Si le Roi aime la musique

ANTIDOTES
par Franck Eono

Si le Roi aime la musique

Lorsque pour la première fois elle tomba sur ce proverbe chinois, ma matière grise resta un moment pensive : Si le Roi aime la musique, tout va bien dans le pays et son peuple peut dormir comme un bébé – autrement dit : la nation vivra en paix.

Ces mots sont attribués à Mencius, antique philosophe chinois qui vécut au IVe siècle av. J.-C. pendant la période dite des Royaumes combattants.

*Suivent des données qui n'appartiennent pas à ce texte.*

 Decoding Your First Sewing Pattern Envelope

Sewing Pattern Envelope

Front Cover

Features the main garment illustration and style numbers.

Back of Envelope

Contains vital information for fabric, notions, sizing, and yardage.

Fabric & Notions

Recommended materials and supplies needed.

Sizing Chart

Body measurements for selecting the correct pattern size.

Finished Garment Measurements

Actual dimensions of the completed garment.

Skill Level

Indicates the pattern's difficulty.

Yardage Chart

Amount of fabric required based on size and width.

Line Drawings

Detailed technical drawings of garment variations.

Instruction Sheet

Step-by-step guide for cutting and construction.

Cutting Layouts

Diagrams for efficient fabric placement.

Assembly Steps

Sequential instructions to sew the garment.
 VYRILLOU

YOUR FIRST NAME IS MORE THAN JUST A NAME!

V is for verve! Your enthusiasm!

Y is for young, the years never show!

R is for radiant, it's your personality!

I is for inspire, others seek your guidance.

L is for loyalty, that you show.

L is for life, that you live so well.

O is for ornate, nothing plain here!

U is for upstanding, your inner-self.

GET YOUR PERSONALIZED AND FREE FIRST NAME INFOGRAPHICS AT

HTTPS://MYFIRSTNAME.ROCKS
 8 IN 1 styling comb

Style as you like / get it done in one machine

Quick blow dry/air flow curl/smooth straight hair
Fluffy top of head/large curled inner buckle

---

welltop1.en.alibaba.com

À l’occasion de ses nombreux déplacements d’un bout à l’autre de l’Empire du Milieu, Mencius, grand fervent de la doctrine confucéenne, remarqua que les populations qui étaient gouvernées pacifiquement et équitablement menaient des vies plus épanouies que la moyenne.

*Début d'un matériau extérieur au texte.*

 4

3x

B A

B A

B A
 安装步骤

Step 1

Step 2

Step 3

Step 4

Une passion de la musique, et de l’art en général, ne garantit probablement pas à cent pour cent contre le fléau de la guerre. M’est avis, cependant, qu’elle contribue à limiter les crises de colère et les accès belliqueux. Qui, à l’audition attentive du Nocturne en fa mineur de Chopin, songerait à recourir à la menace et à l’intimidation? – bien que la Polonaise héroïque du même génial compositeur, avouons-le, vous donne presque envie d’aller vous battre pour quelque noble cause.

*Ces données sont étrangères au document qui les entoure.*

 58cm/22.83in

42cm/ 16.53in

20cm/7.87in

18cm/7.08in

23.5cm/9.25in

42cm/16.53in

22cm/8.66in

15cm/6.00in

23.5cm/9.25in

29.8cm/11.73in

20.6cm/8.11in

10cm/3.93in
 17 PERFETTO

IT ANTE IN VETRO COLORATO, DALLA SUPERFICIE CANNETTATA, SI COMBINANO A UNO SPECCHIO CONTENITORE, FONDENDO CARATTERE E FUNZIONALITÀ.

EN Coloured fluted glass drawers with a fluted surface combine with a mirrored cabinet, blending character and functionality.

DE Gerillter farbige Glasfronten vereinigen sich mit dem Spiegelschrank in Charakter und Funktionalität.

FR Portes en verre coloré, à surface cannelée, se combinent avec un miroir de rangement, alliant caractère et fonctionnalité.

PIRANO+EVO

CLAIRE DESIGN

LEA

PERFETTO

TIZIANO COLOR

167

Tyrans, despotes et dictateurs se sont toujours méfiés de la création artistique, sous toutes ses formes, et ils ont fait de leur mieux pour la brider et l’étouffer, conscients – et fort inquiets – de l’immense pouvoir qu’elle a souvent sur l’opinion publique. Les exemples en ce sens abondent, et en voici un, assez subtil : l’Administration Trump a proposé en 2017 la suppression de la National Endowment for the Arts, un programme de financement qui s’élevait alors à… 0,004% du budget fédéral. Une goutte d’eau dans la mer et une troublante évocation de cette fameuse « chasse aux sorcières » des années 50, période pendant laquelle les présumés communistes n’avaient pas le droit, entre autres, de faire du cinéma à Hollywood.

La star soviétique Joseph Vissarionovitch Staline connut pour sa part le plus grand succès dans la guerre qu’il mena contre la liberté d’expression artistique. Entre autres réussites, il instaura les Organisations pour la reconstruction littéraire et artistique, lesquelles lui permirent de mettre tous les artistes sous sa coupe et de leur faire comprendre qu’ils n’avaient pas intérêt à s’opposer à ses vues. Le célèbre compositeur Dmitri Chostakovitch nota dans ses mémoires que l’État stalinien s’arrangea pour que tombent dans l’oubli tous les poètes ukrainiens de l’Union soviétique – poètes qui, si ça se trouve, devaient avoir bien peu de talent.

Les poètes ukrainiens… Quel genre de poèmes sont-ils en train d’écrire par les temps qui courent? Et surtout, quel genre de passion de l’art entretient le monarque d’en face, à Moscou ?… De l’avis du magazine The Atlantic, la marge de manœuvre des artistes russes s’est beaucoup rétrécie au cours des vingt dernières années. On les autorise aujourd’hui à « créer » dans la mesure où ils respectent le régime en place et satisfont aux normes de sécurité.

Si le Roi n’aime que la musique pour laquelle il a fixé des limites à ne pas dépasser, je suis prêt à parier que son peuple – et que ses voisins, également – n’auront pas un sommeil ni très long ni très réparateur.